4) Another pulse of air with intensity Y crosses the bed, once again causing its dispersion and increasing porosity. However, the movement of the dense particle faces competition from other dense particles, which, due to their weight, move less than light particles in the system. Additionally, compaction increases as one descends into the bed, so the dense particle encounters increasing resistance to its downward movement.
5) The dense particle remains trapped within a restricted zone as new pulses of intensity Y cross the bed, with small-scale oscillations in the vertical position. If it is sufficiently dense (such as tracers with ρ > 2.0 g/cm³), it will remain in a nearly balanced position, while if it is within the NGM range, it may alternate positions in the light or dense product zones.
6) A pulse of air with intensity Z > Y traverses the bed, transferring momentum and causing greater dispersion than the original pulse. The higher magnitude of the new pulse increases the porosity of the zones where dense material accumulates (lower zones), clearing a path for the dense particle to reach a lower portion of the bed than before.
7) A new quasi-equilibrium configuration is established under the more intense pulse, in which the dense particle remains in a lower portion of the bed.
A similar representation could be made considering a light particle initially positioned at the bottom of the bed, while an opposite behavior would occur if the injection of less intense pulses were considered. The proposed preliminary mechanism basically considers that pulses that progressively expand the bed assist in the accommodation of particles, resulting in more efficient reaching of their equilibrium positions, from which additional pulses have little effect on their positions in the system. This partially justifies the high stability (i.e., low variation) observed in the distribution and partition of tracers over time when using pulses with increasing flow rate or decreasing frequency.

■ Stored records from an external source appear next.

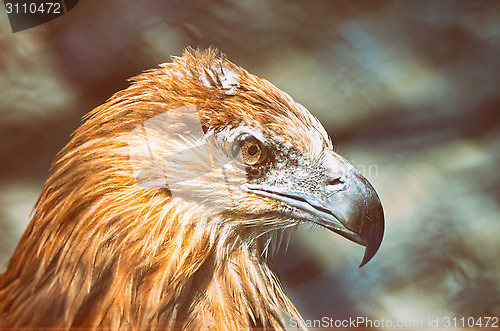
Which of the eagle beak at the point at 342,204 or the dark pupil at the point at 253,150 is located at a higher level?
the dark pupil at the point at 253,150

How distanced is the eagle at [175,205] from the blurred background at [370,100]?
0.29 metres

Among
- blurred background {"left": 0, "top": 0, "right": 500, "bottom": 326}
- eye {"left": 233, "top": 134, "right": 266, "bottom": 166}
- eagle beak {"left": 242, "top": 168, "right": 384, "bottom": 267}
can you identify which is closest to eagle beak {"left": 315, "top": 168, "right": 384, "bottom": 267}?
eagle beak {"left": 242, "top": 168, "right": 384, "bottom": 267}

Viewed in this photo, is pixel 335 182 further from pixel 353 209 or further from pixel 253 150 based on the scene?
pixel 253 150

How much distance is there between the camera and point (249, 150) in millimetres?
1318

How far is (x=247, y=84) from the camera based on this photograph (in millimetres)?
1370

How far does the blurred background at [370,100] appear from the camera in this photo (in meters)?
1.60

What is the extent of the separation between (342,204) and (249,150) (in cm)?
29

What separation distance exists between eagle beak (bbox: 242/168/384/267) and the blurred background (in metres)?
0.35

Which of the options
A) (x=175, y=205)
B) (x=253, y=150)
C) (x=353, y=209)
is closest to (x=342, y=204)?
(x=353, y=209)

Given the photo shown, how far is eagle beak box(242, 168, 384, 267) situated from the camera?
52.2 inches

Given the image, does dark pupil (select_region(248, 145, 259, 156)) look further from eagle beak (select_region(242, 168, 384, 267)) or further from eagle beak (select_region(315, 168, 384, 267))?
eagle beak (select_region(315, 168, 384, 267))

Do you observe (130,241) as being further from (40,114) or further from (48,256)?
(40,114)

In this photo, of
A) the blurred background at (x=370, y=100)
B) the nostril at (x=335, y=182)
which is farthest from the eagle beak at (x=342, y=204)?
the blurred background at (x=370, y=100)

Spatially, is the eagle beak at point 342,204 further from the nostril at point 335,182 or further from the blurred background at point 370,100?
the blurred background at point 370,100
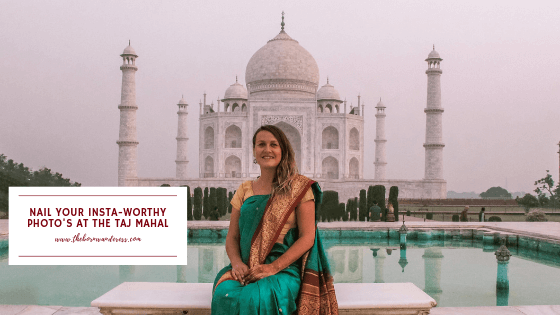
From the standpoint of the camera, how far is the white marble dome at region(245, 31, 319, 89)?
2530cm

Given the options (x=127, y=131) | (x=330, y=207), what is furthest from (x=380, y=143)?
(x=330, y=207)

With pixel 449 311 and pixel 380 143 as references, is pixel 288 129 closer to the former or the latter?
pixel 380 143

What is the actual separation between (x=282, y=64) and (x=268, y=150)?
23.7m

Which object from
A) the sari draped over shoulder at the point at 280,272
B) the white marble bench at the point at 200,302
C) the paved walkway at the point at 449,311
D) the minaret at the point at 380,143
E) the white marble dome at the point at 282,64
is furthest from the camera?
the minaret at the point at 380,143

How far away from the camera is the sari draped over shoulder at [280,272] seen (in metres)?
1.87

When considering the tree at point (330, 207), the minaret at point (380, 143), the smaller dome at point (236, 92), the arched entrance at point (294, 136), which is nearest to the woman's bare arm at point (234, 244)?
the tree at point (330, 207)

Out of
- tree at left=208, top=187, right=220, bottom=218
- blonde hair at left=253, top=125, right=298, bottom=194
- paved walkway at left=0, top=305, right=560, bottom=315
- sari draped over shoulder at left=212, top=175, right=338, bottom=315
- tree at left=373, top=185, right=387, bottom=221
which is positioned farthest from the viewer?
tree at left=208, top=187, right=220, bottom=218

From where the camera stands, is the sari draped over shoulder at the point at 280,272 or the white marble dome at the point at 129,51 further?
the white marble dome at the point at 129,51

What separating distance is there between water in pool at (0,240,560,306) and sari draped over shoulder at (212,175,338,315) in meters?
2.83

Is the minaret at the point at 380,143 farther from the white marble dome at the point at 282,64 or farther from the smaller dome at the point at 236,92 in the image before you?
the smaller dome at the point at 236,92

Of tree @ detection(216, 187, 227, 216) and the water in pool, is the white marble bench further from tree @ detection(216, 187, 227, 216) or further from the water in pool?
tree @ detection(216, 187, 227, 216)

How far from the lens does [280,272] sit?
196 centimetres

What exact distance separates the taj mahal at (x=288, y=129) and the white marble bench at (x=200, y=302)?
17.5m

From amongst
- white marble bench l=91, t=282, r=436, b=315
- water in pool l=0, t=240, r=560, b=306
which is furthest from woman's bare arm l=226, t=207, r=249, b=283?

Another way to interpret the phenomenon is through the reasoning adopted by [
18] in his theory of potential energy of jigging. Considering that the reduction of potential energy is the true driving force of bed segregation, the kinetic force induced in the particles by the air pulse serves only to release latent potential energy. A dense particle at the top of a bed (1), viewed in this way, has high potential energy due to its elevated position, requiring a small stimulus (pulse) to release this energy. Once released (2), part of the potential energy, converted into kinetic energy of particle movement, causes it to descend in the bed (3). Positioned at a lower height, the particle then has lower potential energy. This, when released by the air pulse, generates a gentler movement of the particle, which, due to the bed’s compaction resulting from the reduction of potential energy, limits its movement (4 and 5). By injecting a pulse more intense than the initial one, an extra package of kinetic energy is transferred to the particles, especially in the lower portion of the bed, momentarily increasing their potential energy.

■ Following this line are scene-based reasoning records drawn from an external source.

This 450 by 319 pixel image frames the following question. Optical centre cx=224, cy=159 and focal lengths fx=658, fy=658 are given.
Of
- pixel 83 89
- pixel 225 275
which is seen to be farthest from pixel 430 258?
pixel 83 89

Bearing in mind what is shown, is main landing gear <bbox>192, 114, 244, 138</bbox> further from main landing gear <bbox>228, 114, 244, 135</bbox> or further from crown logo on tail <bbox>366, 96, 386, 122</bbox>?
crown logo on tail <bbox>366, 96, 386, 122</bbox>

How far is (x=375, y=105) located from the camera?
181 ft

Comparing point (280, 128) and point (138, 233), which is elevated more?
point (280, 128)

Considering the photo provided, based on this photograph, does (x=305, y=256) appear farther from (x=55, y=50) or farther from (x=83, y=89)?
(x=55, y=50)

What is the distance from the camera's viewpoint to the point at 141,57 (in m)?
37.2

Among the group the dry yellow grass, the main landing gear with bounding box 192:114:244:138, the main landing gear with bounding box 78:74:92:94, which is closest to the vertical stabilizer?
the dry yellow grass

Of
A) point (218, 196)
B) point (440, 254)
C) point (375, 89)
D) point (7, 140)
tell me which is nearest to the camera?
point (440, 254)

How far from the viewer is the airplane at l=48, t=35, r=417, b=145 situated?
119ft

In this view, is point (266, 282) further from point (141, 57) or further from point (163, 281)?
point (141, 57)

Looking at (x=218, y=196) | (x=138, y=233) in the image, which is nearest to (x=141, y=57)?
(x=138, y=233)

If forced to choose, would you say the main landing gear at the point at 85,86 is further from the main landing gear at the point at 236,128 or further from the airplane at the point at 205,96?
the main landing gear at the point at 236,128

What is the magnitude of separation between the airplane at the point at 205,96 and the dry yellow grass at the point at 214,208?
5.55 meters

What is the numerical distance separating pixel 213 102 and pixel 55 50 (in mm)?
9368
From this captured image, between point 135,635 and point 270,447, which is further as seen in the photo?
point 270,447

It is worth noting that the proposed mechanism should be valid only for operation within a restricted operational range (of pulsation). If the injected pulse were excessively intense, it is assumed that it could cause a remixing of the bed, raising dense particles to upper portions, resulting in an increase in the system’s potential energy. Unfortunately, this possibility was only considered late in the present study and could not be tested, as the amount of material used resulted in a massive bed (46.6 kg), requiring the blower to operate near its maximum capacity (above 90%) to move the bed. In other words, since the bed was very heavy, the blower did not have enough power to simulate an over-pulse situation. Additionally, the proposed mechanism does not consider other phenomena that may be present during the movement of the bed in dry jigging, such as granular convection and wall effects [
19]. Finally, the mechanism, like any results analysis, is based on the movement of individual particles (tracers), requiring additional tests to verify if the observed trends are reproduced for large-scale stratification (high proportions of dense and light particles).